' Body Image and FitNyx | Adventures with FitNyx

Saturday, January 17, 2015

Body Image and FitNyx

Last week I posted a review of some KEEPTIGHT clothing items, including a fitted tank top that I hadn't found very wearable.  My problem with the tank top was that it was a little too fitted, and I found my reflection incredibly unflattering.  In my review, I briefly mentioned that my body shape is not what I'd like it to be, and that being able to wear the tank top with confidence is my new "weight loss" goal.  I was proud of myself for having a weight goal that wasn't focused on some elusive number, and thought I was doing the right thing by making my weight issues more about comfort, feel, and appearance than about meeting a meaningless quantity measure.

I also posted a photo of myself wearing the apparel, with the caption "You can really see how clingy the tank top is here.  Please ignore the belly rolls..."

A good friend of mine messaged me later that day and asked if I had time to talk - not just for one or two word responses, but to really talk.  I was a little worried, we are both pretty busy and it's only for serious issues that we ever ask to "really talk."  Had something happened to her?  I made some time for a longer conversation and was surprised when she started to talk about my review.  Specifically, about my photo's caption.

I've never been anywhere close to having a body type that could be considered "fat" - in fact for most of my life, I've been skinny past the point of healthy.  This was largely due to the fact that I was a year-round athlete, playing soccer and lacrosse for up to five teams at a time, usually devoting every spare moment that wasn't needed for school (and sometimes moments that were) to practice or games.  I was "living the dream", eating all the junk food I wanted and never gaining any weight.  I LOST the so-called "freshman 15".  I quickly got used to having a pretty rockin' bod.

Post pinata-bash.  College had some good times.

Then I hit grad school, and sports were no longer an every day focus.  I still found places to play, and usually spent my entire weekend on a soccer field, but I definitely wasn't playing at the same level.  I started to gain weight.  Not tons, just enough that my pants actually stayed up most of the time.  I was staying active enough that I could mitigate some of the weight gain, and I even got very sick for a while which helped me shed all the excess weight (and then some).  But then, life hit me hard, and after a series of events that I will share when the time is right, I ended up struggling to manage my weight.

Despite finally putting on enough pounds to be out of my personal comfort zone, I was never at any point "fat" - but I started to feel very negative about my body image.  My stomach was no longer concave, and in fact was starting to poke out and make my waistband uncomfortable.  Rolls became a frightening reality.  Dresses and tight tops no longer struck me as sleek and sexy when I looked in a mirror.  Sure, I had my husband and my best friend and many others who assured me I still had a good body, but I couldn't see it.  That old saying is so true: we truly are our own worst critics.

▸ **Supplied data**
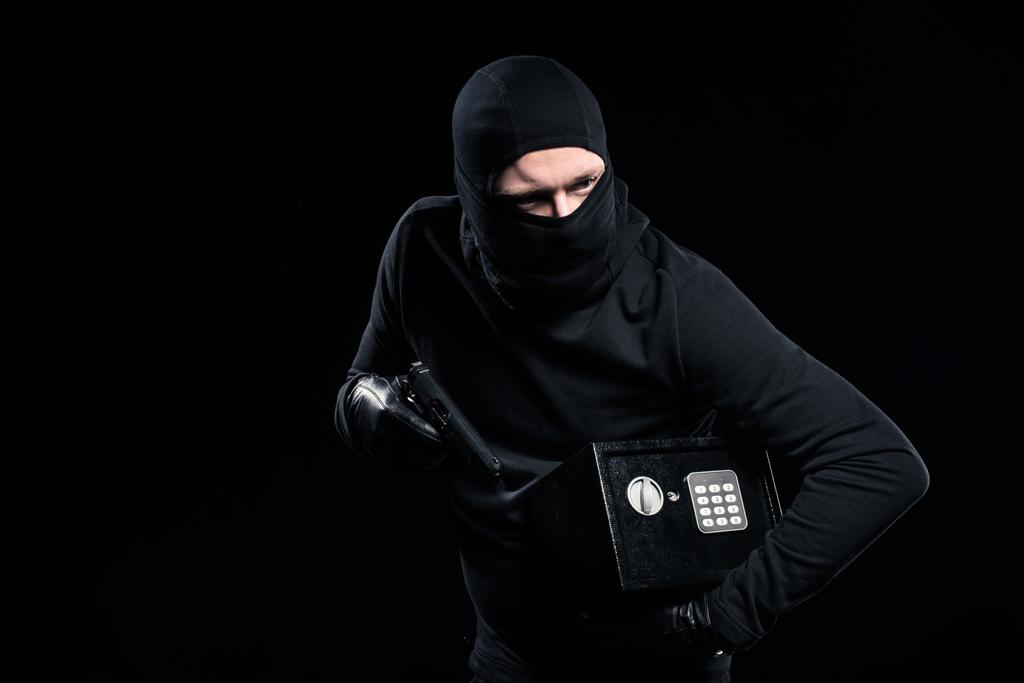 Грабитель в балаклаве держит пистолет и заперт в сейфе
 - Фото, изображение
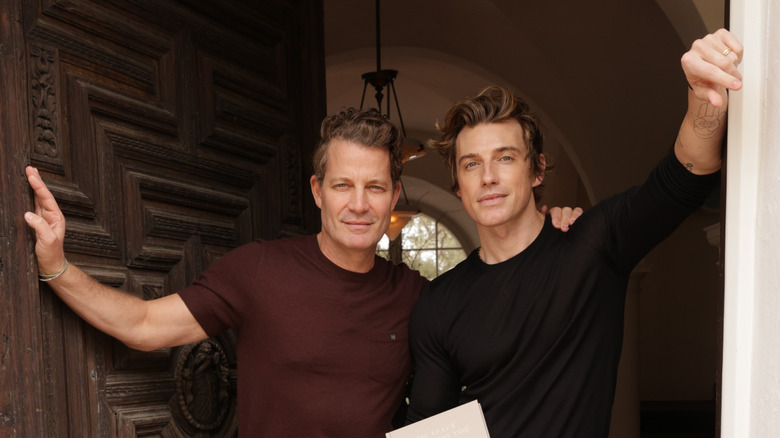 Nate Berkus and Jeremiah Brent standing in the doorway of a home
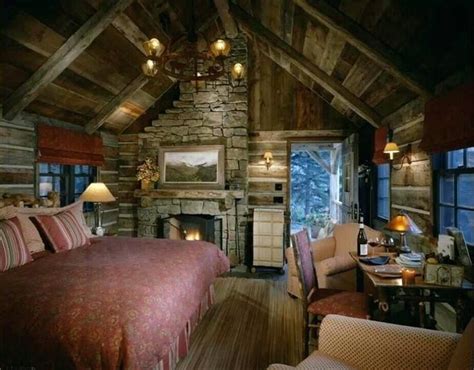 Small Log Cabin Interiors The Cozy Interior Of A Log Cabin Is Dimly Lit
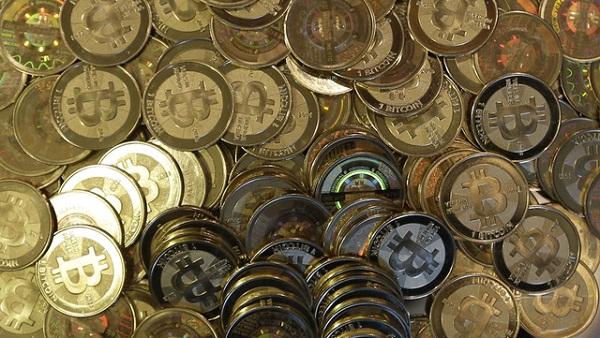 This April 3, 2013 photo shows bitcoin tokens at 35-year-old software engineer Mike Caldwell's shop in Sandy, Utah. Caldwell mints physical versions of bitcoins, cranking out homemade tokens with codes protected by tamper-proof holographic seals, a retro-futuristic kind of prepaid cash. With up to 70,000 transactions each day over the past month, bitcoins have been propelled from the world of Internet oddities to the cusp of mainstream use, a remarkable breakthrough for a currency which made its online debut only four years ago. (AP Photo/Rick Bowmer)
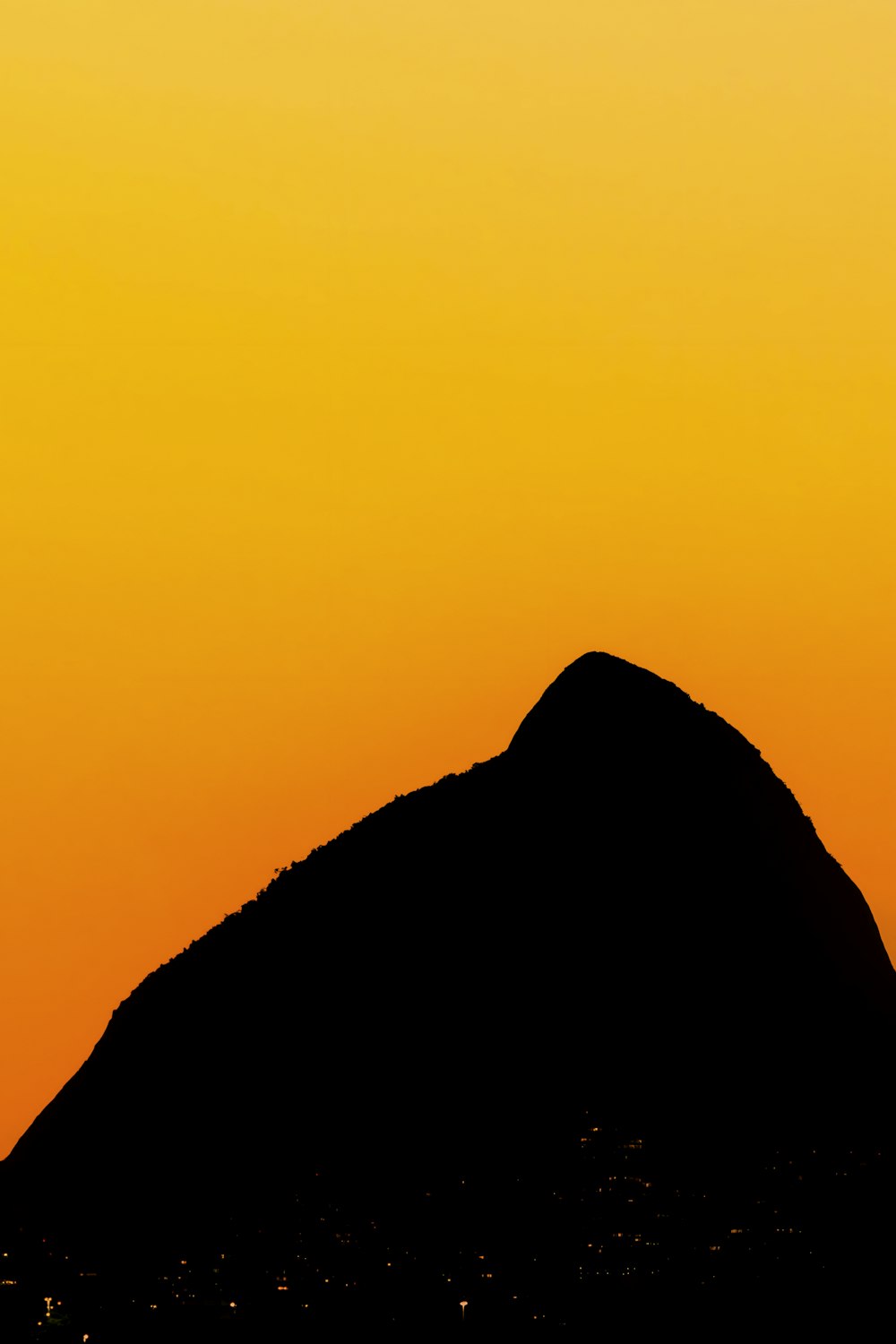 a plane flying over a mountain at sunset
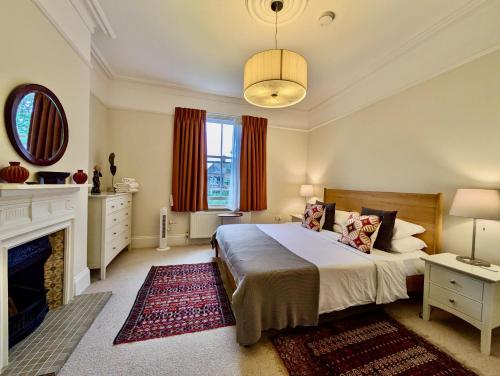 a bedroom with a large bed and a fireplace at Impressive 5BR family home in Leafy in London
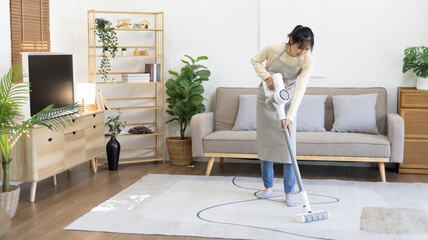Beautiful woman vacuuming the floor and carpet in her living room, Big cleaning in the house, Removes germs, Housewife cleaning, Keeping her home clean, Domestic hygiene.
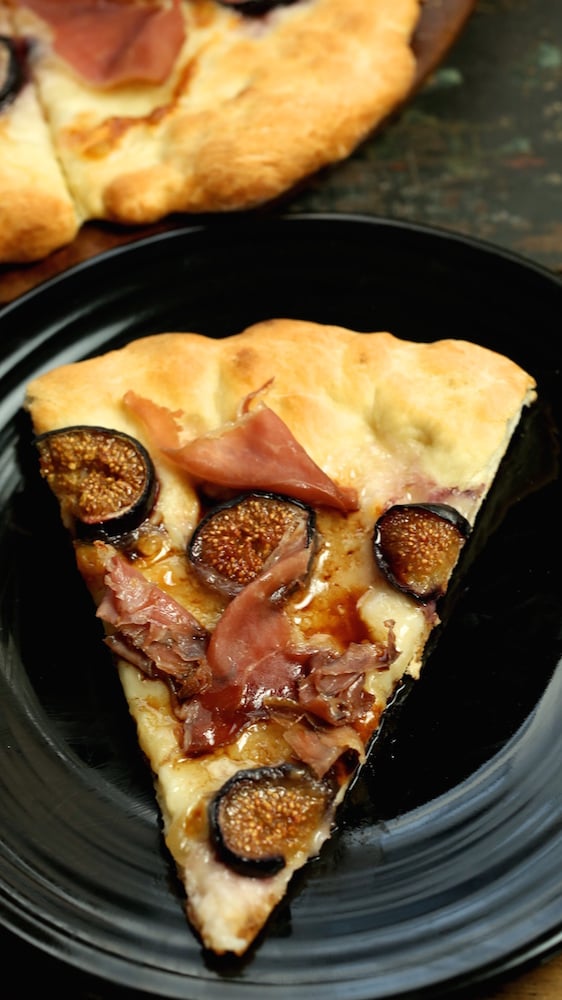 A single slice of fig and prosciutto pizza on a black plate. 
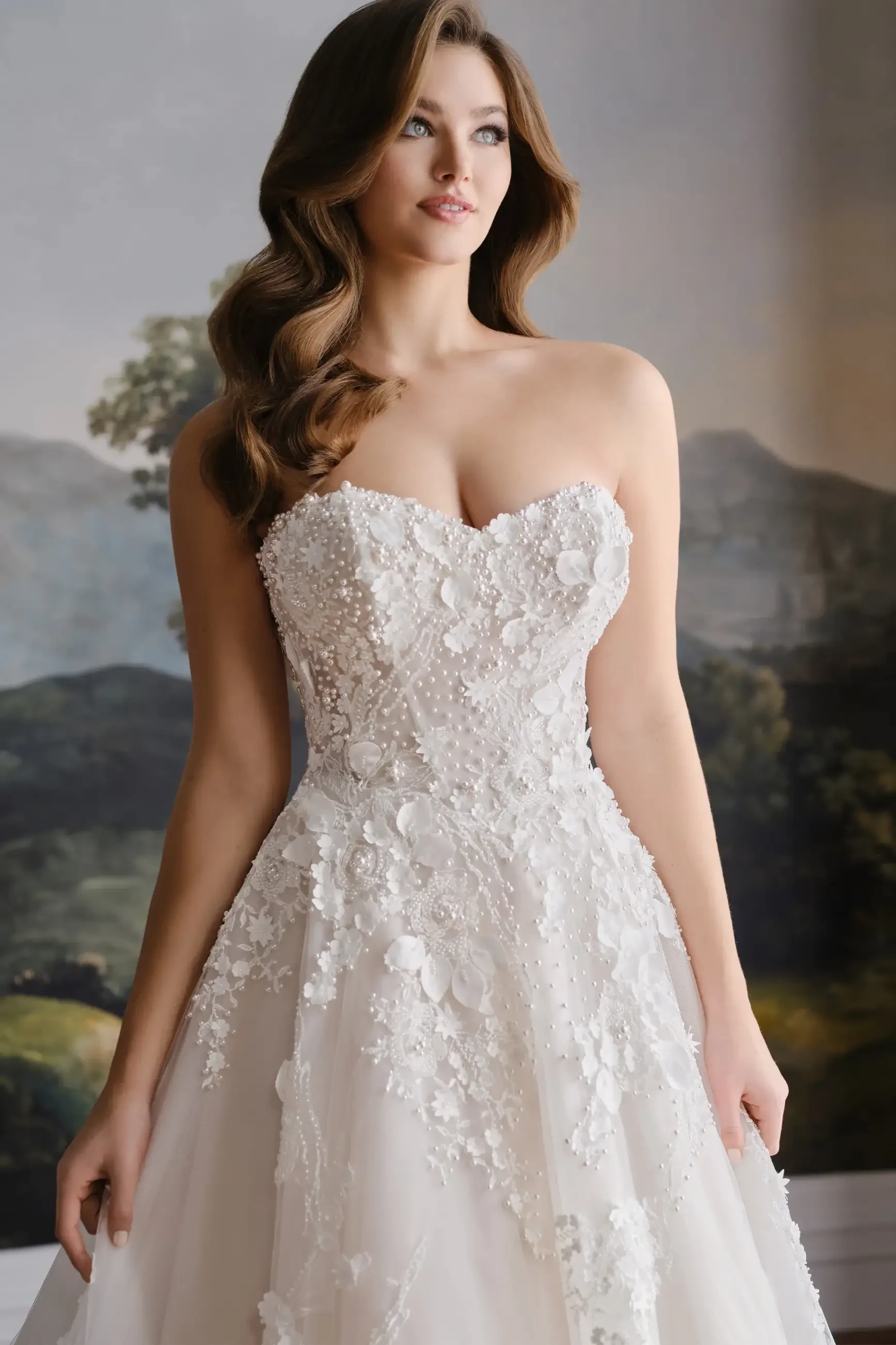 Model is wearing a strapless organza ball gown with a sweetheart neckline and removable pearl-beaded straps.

▸ **Requirement**
In the body image post, which two sports did the writer play as a year-round athlete?

▸ **Response for this exercise**
Soccer and lacrosse.